Her tedavi yöntemi her kekeleyene yardımcı olacak diye bir kural yoktur,  yöntemlerin uygunluğu kişiye göre değişebilir. Hipnoz, akupunktur, rahatlama çalışmaları, yardımcı teknik cihazlar ve psikoterapi gibi yöntemler kimi zaman sunulan tedavi olanaklarından bazılarıdır. Ancak bu yöntemlerde sadece kısa vadeli başarıların elde edildiği bilimsel araştırmalar sonucu tespit edilmiştir.

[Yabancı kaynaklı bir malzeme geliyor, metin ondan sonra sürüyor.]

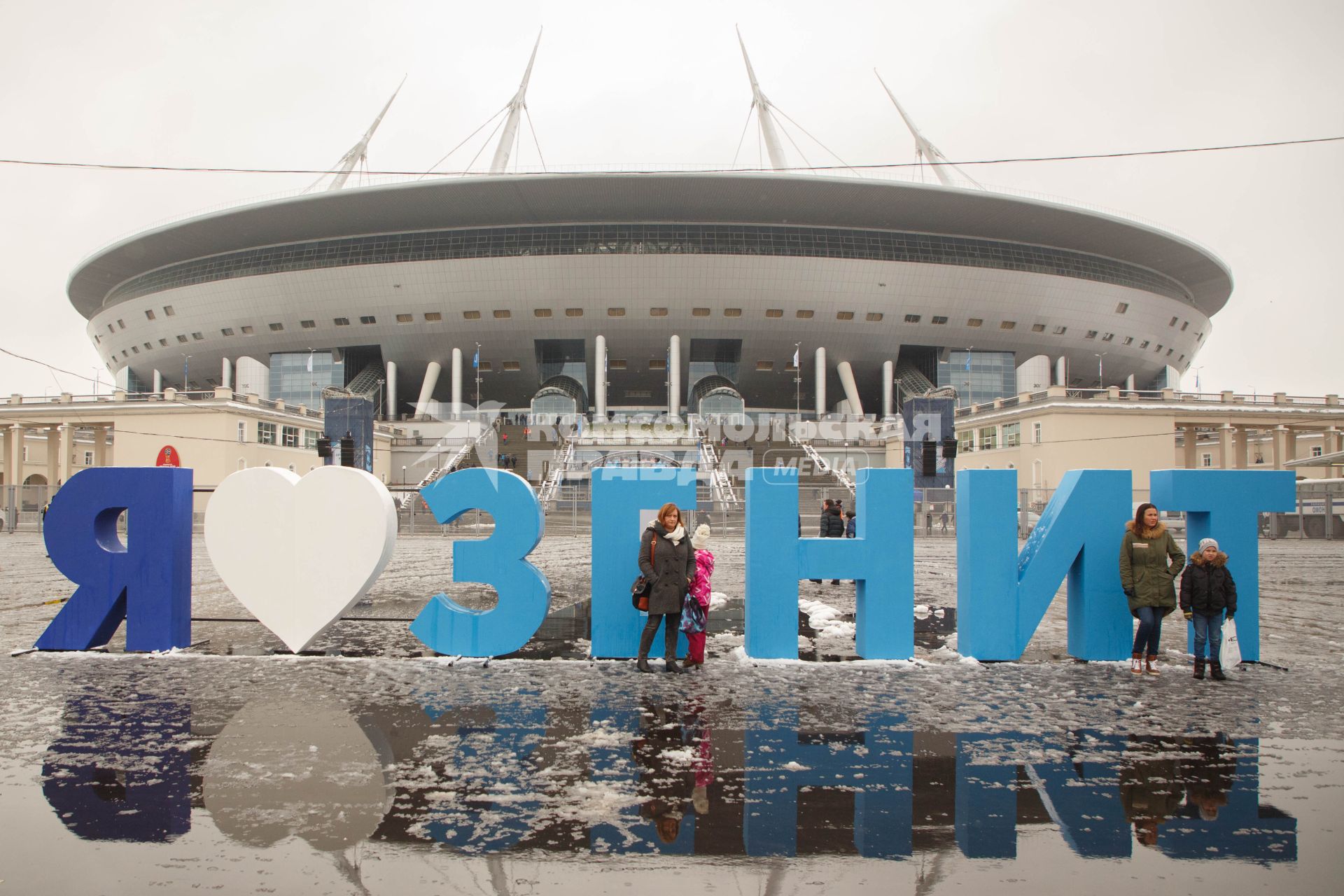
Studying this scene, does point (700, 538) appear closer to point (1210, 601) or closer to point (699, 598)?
point (699, 598)

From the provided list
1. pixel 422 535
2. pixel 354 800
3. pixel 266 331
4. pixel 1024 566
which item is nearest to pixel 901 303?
pixel 422 535

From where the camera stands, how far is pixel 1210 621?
8312 mm

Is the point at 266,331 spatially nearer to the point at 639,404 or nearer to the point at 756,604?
the point at 639,404

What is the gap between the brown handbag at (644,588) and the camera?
8664mm

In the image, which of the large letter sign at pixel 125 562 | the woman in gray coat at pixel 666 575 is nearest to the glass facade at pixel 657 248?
the large letter sign at pixel 125 562

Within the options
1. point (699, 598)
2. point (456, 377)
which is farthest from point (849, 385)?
point (699, 598)

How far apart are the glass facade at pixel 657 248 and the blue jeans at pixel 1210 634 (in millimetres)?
54602

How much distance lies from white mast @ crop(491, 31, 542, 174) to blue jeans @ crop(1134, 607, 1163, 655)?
237 ft

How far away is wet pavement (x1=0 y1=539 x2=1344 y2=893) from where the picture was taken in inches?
159

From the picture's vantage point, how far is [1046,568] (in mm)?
9180

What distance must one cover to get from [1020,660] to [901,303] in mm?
57064

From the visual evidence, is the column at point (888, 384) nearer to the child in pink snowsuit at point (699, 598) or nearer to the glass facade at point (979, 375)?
the glass facade at point (979, 375)

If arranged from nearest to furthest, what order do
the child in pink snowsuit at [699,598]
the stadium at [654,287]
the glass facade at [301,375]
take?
the child in pink snowsuit at [699,598] < the stadium at [654,287] < the glass facade at [301,375]

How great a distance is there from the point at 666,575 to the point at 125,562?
20.4ft
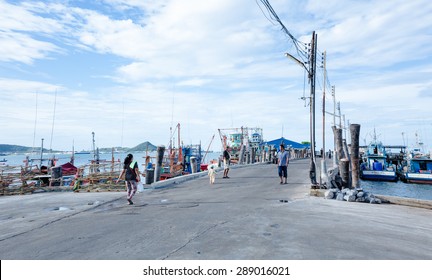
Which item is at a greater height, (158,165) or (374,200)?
(158,165)

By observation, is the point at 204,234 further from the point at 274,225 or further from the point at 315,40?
the point at 315,40

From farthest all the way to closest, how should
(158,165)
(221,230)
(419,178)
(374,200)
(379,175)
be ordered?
1. (379,175)
2. (419,178)
3. (158,165)
4. (374,200)
5. (221,230)

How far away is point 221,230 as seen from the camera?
6.49m

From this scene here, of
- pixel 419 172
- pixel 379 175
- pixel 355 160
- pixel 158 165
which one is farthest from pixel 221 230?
pixel 419 172

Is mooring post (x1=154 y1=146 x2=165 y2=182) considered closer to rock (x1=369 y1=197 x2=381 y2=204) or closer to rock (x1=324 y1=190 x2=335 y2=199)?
rock (x1=324 y1=190 x2=335 y2=199)

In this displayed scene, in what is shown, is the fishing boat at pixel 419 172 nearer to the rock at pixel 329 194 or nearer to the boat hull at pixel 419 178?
the boat hull at pixel 419 178

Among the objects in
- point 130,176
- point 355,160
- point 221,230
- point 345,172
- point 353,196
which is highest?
point 355,160

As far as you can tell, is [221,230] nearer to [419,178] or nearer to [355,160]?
[355,160]

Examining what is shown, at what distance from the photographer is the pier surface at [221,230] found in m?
5.14

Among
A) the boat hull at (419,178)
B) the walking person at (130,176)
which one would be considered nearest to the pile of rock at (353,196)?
the walking person at (130,176)

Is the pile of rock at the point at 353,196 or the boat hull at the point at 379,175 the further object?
the boat hull at the point at 379,175

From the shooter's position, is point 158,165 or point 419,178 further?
point 419,178

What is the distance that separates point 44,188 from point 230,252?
598 inches

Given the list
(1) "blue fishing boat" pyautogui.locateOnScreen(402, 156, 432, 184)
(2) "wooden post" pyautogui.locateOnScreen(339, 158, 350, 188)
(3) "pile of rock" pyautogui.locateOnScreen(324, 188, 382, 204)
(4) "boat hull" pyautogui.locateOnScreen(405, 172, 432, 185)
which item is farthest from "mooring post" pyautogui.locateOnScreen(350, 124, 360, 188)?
(1) "blue fishing boat" pyautogui.locateOnScreen(402, 156, 432, 184)
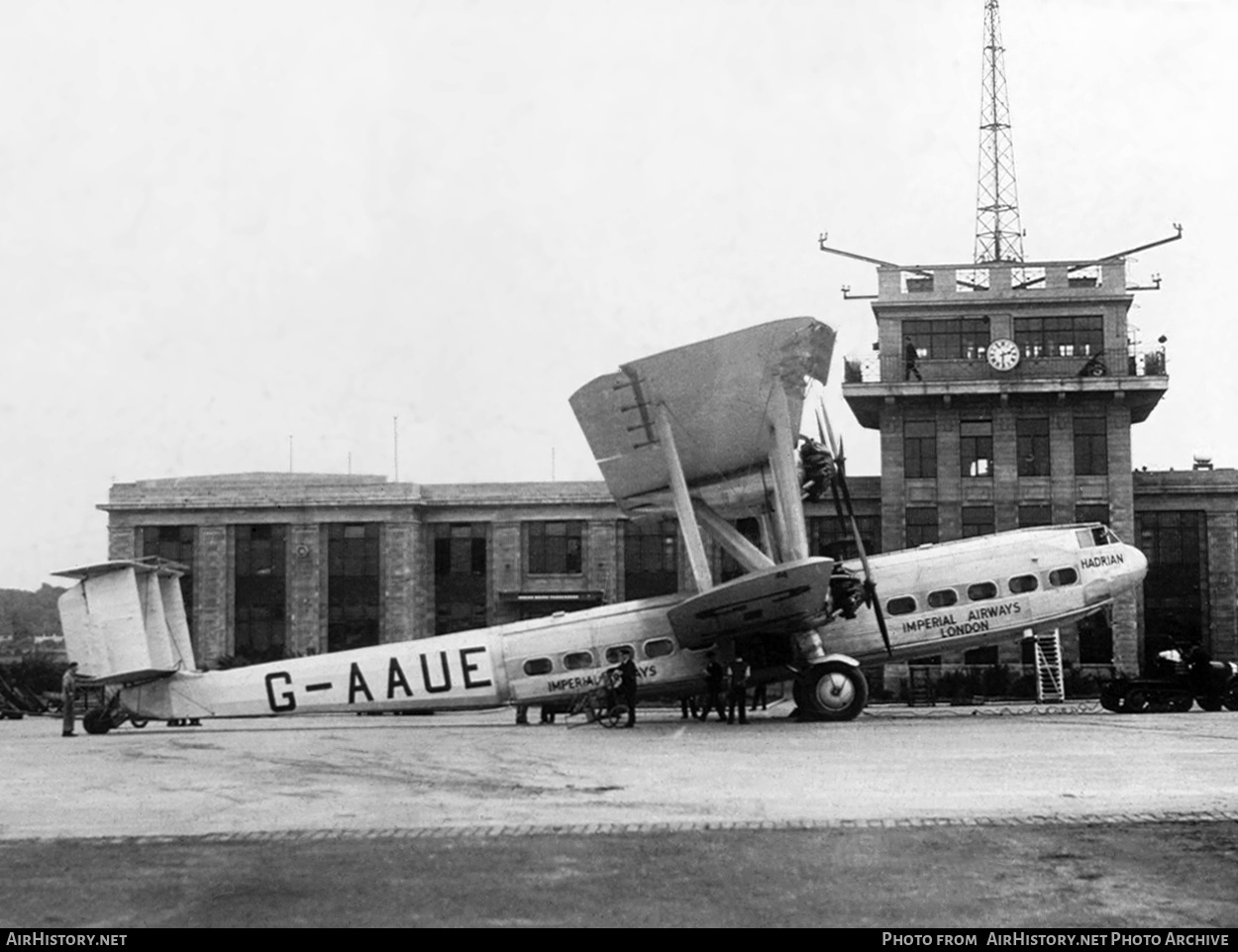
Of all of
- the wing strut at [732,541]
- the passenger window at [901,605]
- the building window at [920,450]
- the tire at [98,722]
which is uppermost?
Result: the building window at [920,450]

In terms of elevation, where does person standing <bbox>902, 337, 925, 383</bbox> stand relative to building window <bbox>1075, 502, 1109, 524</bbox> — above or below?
above

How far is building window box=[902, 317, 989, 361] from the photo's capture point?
64.2m

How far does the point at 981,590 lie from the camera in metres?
31.5

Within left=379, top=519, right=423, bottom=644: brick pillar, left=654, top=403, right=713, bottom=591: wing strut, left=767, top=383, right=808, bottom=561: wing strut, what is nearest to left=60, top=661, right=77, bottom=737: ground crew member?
left=654, top=403, right=713, bottom=591: wing strut

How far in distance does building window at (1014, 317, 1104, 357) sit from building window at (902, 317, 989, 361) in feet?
5.40

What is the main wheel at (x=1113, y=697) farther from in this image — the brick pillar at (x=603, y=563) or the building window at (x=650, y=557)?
the brick pillar at (x=603, y=563)

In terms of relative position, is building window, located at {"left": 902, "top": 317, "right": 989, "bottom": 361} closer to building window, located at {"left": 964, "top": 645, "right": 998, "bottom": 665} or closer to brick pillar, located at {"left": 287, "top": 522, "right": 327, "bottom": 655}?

Eğer kekemelik, ilgili kişiyi panik ve kendini dışlayıcı davranışlara sürüklerse psikolojik danışmanlık da konuşma tedavisine destekleyici olabilir.

Kekemelere Yönelik Davranışlar

Kekemelerle konuşurken birçok insan nasıl davranacağı konusunda tereddüte düşmektedir. Böyle bir durumda kekemeye; “rahat ol”, “derin nefes al”, “heyecanlanacak bir şey yok” gibi tavsiyeler vermek hiçbir işe yaramayacaktır. Dolayısıyla kekeme birine tavsiye vermek gereksizdir. Ayrıca kekeme üzerinde daha fazla baskı oluşturmamak adına genelde insanlar göz teması kurmamaya çalışır, oysa ki bu karşınızdaki bireyi küçümsediğiniz ve dikkate almadığınız izlenimini yaratması açısında oldukça riskli bir davranıştır. Kekemeler tarafından en rahatsız edici bulunan durum, her ne kadar iyi niyetlerle yapılsa da, kekemenin söyleyemediği kelimeleri tamamlamaya çalışmaktır. Bir kekemeyle iletişim sırasında anlayamadığınız kelime ve cümleler olabilir. Böyle bir durumda kekemeye soru sormaya çekinmemek, karşınızdaki kişiyi önemsediğini gösterecektir.